■ **What you should do**
Rewrite the items from the line containing "In the given photograph, how" through the line containing "858 centimetres", swapping "american flag" for "US flag" and leaving everything else as it is.

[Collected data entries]
____

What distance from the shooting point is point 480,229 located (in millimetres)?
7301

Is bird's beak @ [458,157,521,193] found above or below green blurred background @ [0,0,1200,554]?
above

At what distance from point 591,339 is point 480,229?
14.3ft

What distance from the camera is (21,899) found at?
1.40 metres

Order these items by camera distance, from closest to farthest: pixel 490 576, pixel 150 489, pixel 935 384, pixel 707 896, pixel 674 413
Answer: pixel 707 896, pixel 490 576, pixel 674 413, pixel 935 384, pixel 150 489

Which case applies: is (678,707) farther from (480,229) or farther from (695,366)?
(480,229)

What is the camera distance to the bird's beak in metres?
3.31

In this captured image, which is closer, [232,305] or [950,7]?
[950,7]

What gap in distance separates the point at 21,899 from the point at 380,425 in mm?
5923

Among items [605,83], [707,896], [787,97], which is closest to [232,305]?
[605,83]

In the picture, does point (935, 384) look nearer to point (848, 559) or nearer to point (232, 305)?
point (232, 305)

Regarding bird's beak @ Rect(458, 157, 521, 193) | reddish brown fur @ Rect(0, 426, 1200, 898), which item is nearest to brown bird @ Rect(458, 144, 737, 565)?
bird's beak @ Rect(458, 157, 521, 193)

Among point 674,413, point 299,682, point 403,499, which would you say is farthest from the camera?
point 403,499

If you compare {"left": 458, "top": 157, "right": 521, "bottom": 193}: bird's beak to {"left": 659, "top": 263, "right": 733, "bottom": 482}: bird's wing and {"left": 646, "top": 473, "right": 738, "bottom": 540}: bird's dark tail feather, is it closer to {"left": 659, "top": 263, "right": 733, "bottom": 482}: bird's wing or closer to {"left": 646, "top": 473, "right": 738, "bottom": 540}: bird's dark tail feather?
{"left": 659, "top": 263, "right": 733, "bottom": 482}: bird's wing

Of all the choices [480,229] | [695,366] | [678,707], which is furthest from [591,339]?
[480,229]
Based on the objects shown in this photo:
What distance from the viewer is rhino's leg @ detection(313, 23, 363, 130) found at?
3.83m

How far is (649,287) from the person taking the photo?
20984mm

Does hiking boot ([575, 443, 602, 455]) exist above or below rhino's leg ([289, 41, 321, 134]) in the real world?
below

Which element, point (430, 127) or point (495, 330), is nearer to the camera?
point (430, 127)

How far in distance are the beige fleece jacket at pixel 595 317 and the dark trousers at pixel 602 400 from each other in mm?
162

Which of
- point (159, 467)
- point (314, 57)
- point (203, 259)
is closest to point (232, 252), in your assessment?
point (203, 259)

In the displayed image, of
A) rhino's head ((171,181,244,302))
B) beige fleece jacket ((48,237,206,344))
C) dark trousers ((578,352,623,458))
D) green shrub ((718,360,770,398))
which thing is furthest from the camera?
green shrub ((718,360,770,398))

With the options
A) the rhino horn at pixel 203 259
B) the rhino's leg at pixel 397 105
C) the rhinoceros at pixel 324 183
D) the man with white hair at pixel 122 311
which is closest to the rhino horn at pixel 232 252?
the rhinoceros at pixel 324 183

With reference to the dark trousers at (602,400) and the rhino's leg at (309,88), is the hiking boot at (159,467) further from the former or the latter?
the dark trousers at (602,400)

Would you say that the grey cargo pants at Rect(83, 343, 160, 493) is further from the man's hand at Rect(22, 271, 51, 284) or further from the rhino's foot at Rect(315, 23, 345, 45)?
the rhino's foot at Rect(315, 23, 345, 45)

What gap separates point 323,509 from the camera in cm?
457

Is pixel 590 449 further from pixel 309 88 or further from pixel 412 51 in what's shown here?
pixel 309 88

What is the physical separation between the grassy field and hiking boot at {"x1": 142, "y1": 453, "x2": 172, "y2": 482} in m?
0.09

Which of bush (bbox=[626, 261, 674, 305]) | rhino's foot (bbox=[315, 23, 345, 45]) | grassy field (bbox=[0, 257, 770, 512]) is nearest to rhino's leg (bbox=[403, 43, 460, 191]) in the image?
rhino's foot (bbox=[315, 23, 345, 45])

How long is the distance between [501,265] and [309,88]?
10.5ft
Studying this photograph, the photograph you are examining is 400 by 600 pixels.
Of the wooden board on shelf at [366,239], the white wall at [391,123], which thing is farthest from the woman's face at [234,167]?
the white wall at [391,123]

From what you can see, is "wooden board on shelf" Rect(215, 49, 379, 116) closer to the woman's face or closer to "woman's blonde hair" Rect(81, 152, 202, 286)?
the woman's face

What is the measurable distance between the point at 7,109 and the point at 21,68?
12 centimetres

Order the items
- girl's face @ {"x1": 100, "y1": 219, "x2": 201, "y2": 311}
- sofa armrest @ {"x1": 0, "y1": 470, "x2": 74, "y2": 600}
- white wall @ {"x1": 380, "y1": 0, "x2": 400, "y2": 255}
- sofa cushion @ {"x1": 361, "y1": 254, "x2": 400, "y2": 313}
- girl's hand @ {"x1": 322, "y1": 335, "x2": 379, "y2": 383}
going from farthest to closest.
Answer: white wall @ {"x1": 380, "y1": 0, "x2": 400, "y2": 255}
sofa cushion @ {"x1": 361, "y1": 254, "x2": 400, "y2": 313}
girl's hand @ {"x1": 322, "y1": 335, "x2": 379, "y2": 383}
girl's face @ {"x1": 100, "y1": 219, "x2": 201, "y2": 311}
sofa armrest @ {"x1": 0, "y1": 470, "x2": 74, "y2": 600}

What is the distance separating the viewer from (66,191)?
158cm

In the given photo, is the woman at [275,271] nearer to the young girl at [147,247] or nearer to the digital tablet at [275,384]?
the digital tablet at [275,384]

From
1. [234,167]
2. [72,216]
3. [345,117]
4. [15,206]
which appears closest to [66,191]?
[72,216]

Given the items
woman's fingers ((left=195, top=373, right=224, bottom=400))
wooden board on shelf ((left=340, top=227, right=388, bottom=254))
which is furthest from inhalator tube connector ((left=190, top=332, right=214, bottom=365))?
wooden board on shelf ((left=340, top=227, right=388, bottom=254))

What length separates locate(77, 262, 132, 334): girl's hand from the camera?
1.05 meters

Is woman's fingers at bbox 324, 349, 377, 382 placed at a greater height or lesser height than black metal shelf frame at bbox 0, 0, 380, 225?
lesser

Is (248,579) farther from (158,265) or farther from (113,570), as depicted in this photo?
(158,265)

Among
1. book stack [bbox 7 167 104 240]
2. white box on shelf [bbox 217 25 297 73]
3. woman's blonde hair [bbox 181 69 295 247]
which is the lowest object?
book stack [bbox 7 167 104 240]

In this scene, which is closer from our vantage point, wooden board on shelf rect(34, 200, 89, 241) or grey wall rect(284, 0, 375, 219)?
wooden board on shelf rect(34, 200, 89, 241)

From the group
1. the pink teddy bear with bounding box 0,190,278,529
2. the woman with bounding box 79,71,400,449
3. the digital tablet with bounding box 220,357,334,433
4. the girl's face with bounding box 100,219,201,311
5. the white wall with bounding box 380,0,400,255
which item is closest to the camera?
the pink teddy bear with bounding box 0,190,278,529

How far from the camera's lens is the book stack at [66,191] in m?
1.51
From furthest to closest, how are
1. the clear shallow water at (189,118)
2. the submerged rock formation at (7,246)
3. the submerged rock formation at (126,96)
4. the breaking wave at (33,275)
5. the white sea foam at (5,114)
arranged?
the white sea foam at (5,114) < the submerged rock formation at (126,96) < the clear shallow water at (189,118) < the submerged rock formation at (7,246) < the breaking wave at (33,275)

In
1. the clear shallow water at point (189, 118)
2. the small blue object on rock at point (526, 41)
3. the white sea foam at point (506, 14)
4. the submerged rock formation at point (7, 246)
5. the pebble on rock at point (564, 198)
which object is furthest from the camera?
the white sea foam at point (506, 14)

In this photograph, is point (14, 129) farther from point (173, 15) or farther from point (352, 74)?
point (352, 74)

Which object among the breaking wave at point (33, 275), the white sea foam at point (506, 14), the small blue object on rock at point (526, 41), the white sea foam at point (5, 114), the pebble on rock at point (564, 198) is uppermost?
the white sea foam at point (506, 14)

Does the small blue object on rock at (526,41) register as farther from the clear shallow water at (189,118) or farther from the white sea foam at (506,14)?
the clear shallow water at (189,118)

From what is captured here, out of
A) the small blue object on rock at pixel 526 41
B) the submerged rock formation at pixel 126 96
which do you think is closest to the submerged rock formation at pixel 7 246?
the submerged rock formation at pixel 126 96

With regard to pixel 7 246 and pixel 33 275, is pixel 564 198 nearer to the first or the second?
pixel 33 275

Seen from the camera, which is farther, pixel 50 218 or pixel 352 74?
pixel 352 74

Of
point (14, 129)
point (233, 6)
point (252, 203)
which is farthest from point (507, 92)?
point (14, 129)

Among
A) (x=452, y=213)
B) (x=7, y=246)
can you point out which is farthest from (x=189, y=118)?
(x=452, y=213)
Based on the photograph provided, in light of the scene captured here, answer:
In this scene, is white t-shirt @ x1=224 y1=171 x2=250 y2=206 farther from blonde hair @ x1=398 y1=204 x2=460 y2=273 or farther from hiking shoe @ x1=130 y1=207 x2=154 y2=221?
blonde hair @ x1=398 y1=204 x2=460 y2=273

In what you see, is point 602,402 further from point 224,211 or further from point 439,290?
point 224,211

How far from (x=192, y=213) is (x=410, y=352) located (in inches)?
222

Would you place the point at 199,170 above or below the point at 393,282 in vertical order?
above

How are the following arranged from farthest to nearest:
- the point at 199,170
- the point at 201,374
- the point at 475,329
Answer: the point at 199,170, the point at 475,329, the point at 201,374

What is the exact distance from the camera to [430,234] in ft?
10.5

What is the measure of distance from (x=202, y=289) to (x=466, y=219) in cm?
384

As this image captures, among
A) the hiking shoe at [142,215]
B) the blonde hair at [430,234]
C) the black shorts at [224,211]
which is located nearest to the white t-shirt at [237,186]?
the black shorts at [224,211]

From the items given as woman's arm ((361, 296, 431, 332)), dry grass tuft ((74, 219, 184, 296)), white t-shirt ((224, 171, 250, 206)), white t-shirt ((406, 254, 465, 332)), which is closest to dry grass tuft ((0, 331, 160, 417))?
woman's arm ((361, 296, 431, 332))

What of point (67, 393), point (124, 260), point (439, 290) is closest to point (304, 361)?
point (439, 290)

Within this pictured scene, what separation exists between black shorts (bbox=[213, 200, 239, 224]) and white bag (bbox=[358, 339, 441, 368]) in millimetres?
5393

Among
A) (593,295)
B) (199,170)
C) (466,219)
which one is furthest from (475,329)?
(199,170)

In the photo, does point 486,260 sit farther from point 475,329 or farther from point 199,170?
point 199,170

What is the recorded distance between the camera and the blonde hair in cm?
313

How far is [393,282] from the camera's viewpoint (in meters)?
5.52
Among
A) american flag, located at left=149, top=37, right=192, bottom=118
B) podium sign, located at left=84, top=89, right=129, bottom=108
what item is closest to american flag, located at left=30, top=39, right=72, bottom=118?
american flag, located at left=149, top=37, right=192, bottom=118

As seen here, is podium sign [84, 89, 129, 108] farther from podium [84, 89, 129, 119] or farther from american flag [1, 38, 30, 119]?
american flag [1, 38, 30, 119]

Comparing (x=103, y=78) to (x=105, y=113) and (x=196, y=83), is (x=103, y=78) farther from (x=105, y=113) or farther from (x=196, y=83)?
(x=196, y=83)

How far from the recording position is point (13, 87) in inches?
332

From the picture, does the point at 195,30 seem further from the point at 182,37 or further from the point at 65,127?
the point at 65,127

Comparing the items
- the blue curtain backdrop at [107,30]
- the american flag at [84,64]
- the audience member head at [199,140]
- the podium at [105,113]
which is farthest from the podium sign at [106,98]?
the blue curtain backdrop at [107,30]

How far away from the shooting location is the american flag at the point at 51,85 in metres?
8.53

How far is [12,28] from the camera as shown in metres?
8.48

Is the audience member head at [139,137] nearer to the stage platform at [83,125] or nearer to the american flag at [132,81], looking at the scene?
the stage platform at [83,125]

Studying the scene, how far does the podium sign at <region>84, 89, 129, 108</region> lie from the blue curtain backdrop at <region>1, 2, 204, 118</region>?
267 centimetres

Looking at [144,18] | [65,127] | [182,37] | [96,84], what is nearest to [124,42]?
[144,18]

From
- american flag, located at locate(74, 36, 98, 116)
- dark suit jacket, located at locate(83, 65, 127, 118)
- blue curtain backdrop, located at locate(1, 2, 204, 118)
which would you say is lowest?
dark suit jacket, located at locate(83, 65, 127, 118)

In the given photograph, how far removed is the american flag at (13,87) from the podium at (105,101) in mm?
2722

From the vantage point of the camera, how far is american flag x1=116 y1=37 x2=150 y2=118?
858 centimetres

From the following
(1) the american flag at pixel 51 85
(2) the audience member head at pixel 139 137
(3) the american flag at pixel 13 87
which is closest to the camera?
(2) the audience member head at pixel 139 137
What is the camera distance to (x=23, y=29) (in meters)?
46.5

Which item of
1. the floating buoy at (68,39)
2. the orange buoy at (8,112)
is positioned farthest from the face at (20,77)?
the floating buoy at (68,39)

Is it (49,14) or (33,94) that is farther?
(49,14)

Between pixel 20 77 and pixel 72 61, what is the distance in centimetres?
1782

____

■ **Response to the task**
In the given photograph, how far removed is the US flag at (13,87) from the podium at (105,101) in mm?
2722

From the vantage point of the camera, how far is US flag x1=116 y1=37 x2=150 y2=118?
858 centimetres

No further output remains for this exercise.